I expect that 28 years later, this movie will look like a soft PG that you might see on Nickelodeon in the afternoon.
After watching the movie:
Allen Bauer’s girlfriend just moved out because he didn’t love her. He’s devastated by the realization that he might be incapable of being in love, and for reasons he doesn’t quite understand, heads to Cape Cod for some soul-searching, where he has an accident and is rescued by a mysterious woman who jumps into the water and swims away. Unbeknownst to him, she is a mermaid, and has a fish tail when wet and legs when dry. A few days later, she shows up in New York, unable to speak English, and carrying only Allen’s wallet as any clue to what to do with her. She quickly learns most of the basics about Allen’s world (mastering English from 6 hours of television), and, while she won’t tell Allen where she’s from, she does tell him that she can only spend six days with him. He falls in love with her in half that time. Meanwhile, an eccentric scientist who saw her in the water is out to prove there is a mermaid in town, even if he has to douse every blonde in New York City.
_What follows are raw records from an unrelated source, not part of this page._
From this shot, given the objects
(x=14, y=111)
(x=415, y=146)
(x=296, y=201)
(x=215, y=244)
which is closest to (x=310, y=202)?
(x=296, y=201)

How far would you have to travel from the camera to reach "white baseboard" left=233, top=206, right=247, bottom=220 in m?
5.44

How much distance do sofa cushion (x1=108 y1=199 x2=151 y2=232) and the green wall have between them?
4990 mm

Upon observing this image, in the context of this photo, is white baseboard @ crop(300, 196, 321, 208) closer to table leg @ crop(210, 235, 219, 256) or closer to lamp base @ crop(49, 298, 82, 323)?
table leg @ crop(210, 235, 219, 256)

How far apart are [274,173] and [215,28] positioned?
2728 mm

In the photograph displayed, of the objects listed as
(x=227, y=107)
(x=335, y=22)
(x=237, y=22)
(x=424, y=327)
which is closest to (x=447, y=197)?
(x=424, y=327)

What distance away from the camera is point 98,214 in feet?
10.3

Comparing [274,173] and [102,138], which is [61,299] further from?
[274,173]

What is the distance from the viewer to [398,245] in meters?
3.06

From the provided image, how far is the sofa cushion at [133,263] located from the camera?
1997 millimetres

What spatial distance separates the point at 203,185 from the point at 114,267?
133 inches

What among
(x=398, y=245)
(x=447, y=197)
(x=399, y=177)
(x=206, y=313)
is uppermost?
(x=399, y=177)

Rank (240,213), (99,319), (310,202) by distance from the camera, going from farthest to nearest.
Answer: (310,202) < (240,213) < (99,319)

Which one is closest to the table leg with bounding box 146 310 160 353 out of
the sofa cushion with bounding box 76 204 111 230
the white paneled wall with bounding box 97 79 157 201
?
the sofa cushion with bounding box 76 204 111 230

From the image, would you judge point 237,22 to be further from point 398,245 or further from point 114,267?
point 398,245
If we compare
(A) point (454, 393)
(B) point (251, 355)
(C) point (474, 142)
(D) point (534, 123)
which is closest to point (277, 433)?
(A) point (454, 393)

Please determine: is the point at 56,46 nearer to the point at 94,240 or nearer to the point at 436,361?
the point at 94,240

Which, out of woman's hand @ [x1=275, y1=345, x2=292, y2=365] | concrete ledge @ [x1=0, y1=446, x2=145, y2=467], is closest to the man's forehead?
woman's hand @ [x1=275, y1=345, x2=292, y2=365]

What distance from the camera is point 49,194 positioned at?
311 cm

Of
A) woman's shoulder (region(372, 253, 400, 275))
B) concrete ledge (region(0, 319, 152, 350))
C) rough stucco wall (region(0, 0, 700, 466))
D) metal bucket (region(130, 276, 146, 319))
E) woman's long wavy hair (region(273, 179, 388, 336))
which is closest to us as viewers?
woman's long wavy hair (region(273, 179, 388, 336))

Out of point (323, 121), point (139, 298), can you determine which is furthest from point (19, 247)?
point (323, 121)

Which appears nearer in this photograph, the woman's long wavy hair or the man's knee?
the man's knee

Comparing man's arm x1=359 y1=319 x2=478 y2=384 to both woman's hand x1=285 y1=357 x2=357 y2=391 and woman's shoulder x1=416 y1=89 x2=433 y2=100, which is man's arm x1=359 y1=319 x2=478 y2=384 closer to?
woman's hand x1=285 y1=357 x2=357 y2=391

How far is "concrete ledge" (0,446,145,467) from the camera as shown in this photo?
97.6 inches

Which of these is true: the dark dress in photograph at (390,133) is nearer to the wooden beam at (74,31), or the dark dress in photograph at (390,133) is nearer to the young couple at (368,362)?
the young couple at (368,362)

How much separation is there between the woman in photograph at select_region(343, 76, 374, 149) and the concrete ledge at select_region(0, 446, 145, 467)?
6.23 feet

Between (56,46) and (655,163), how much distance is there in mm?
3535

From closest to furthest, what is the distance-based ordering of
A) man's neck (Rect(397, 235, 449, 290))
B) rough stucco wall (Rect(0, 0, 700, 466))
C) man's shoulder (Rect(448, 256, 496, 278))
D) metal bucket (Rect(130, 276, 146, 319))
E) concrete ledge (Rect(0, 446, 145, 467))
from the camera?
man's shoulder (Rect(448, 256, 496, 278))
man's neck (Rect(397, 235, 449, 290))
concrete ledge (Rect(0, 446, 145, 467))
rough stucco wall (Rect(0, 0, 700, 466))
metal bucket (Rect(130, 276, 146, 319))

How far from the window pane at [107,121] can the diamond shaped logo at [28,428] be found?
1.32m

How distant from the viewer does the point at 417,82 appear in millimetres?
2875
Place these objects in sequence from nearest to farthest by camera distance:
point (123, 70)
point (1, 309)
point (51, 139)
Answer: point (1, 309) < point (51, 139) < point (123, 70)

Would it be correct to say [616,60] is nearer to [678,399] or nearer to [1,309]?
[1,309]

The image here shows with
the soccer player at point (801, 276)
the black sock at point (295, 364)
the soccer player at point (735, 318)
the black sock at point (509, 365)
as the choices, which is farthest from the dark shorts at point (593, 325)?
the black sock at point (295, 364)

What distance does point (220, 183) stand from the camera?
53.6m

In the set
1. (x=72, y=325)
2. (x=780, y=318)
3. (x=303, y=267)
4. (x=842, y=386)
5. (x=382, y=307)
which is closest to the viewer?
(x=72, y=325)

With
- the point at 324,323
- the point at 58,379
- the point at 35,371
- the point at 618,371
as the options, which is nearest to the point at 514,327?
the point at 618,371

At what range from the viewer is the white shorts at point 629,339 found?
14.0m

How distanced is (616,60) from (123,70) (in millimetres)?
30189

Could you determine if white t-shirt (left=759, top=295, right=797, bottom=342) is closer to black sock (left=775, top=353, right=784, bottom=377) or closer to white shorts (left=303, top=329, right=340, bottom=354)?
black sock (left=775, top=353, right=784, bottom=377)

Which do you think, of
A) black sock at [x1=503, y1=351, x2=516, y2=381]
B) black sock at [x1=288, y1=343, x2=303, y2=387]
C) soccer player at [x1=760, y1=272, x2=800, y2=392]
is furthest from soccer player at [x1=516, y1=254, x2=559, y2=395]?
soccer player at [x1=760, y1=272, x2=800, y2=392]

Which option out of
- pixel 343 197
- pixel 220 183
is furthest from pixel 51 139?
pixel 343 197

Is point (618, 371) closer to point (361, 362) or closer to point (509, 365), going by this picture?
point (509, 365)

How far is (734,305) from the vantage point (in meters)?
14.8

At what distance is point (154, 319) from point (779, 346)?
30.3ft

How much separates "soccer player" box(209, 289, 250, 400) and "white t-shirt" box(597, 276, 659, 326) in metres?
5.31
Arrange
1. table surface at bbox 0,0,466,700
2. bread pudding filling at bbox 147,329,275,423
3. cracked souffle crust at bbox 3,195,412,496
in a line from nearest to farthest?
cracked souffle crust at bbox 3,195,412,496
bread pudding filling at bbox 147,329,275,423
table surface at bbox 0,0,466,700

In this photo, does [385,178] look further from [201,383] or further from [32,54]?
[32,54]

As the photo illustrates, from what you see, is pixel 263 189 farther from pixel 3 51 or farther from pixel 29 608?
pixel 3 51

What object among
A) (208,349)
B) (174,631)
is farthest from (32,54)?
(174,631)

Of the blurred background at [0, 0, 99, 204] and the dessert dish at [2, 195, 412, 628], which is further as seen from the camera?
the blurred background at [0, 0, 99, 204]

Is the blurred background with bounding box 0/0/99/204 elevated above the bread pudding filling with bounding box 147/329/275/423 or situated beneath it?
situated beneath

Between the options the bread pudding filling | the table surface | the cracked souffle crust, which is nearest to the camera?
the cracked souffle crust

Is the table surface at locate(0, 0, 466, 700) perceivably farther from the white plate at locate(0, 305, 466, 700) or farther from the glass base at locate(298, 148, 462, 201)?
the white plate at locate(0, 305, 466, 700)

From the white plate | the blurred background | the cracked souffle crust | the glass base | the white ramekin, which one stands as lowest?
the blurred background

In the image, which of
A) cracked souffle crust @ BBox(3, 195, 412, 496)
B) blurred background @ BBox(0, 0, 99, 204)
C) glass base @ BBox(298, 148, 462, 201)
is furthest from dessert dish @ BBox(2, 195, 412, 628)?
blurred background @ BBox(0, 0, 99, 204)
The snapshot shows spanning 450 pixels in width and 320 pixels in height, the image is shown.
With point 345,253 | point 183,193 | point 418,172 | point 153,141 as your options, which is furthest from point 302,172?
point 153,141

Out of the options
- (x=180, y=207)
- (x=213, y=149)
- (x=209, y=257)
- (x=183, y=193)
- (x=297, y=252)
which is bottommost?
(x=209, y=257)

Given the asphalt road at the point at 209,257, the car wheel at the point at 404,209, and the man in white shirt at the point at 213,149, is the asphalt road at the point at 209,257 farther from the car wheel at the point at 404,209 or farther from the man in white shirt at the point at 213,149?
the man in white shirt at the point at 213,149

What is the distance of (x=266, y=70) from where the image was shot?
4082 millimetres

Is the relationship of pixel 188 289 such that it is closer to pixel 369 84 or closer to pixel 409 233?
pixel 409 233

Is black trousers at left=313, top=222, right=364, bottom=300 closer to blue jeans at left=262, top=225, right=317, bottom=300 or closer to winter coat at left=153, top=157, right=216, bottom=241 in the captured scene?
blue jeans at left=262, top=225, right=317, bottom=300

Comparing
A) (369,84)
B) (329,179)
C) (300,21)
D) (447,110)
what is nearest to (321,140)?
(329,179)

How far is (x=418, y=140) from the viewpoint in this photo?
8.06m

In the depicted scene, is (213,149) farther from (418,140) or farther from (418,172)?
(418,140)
This movie runs on the kind of dramatic irony I hate. Madison won’t tell Allen she’s a mermaid, which creates the main source of tension because she can’t tell him why she can’t stay more than a week when he’s begging her to marry him. (Incidentally, I thought it was unclear what her time limit was for. I thought it was that she’d be fully human and unable to go home, but it hints slightly more strongly that she’ll die if she doesn’t get back in the sea.) Then the last act makes a shift like Howard the Duck from “people from different worlds fall in love” to “the military is going to keep her in their lab at any cost for no other reason than that’s what the government does”. It feels like they dropped part of E.T. into the story.
However, before that happens, the core of the movie is the love story, which Hanks is there to sell. This seems to be the moment when he learned to be the straight character in a comedy, which from there eventually turned into dramatic roles. Daryl Hannah is at her best acting like a perky tourist from another planet, but she portrays her needless angst well too. John Candy’s lothario manchild plays more like Allen’s cousin than his brother (though I suspect that’s largely because of the physical mismatch), but he gets his moment of maturity later. I really should know more about Eugene Levy. He was a big name back then, and I think I’ve seen him both as he looked at the time of the movie and how he looks now several times before, but I never really noticed him until now.
When it comes to the rating and the Touchstone label, the content feels like they were reveling a bit in what they could get away with in the freedom that comes from not clinging to the squeaky-clean Disney image. There is some language early on, and the big issue is Madison’s nudity, but mostly it’s just suggestive situations and dialogue. If it came out today, the nudity would be just enough to tip it into a soft PG-13. They’d probably either cut it down for a hard PG or bump up everything a bit to fully own the higher rating, which I’d somewhat prefer since this is definitely an adult story, and while I may disagree with the convention, the ratings do imply the intended audience. In the 70s, it would likely have gotten a G and just marketed toward grown-ups.
While I’m a bit turned off by the way the unexplained part of the fantasy ends up more “vague” than “mysterious”, overall this is a funny, enjoyable, and modern retelling of Andersen’s The Little Mermaid, with the slight twist being that it’s told from the human’s perspective.
Watch this movie: as an angsty romantic comedy
Don’t watch this movie: for John Candy. As the biggest, most expensive star in the cast, he gets the least screentime.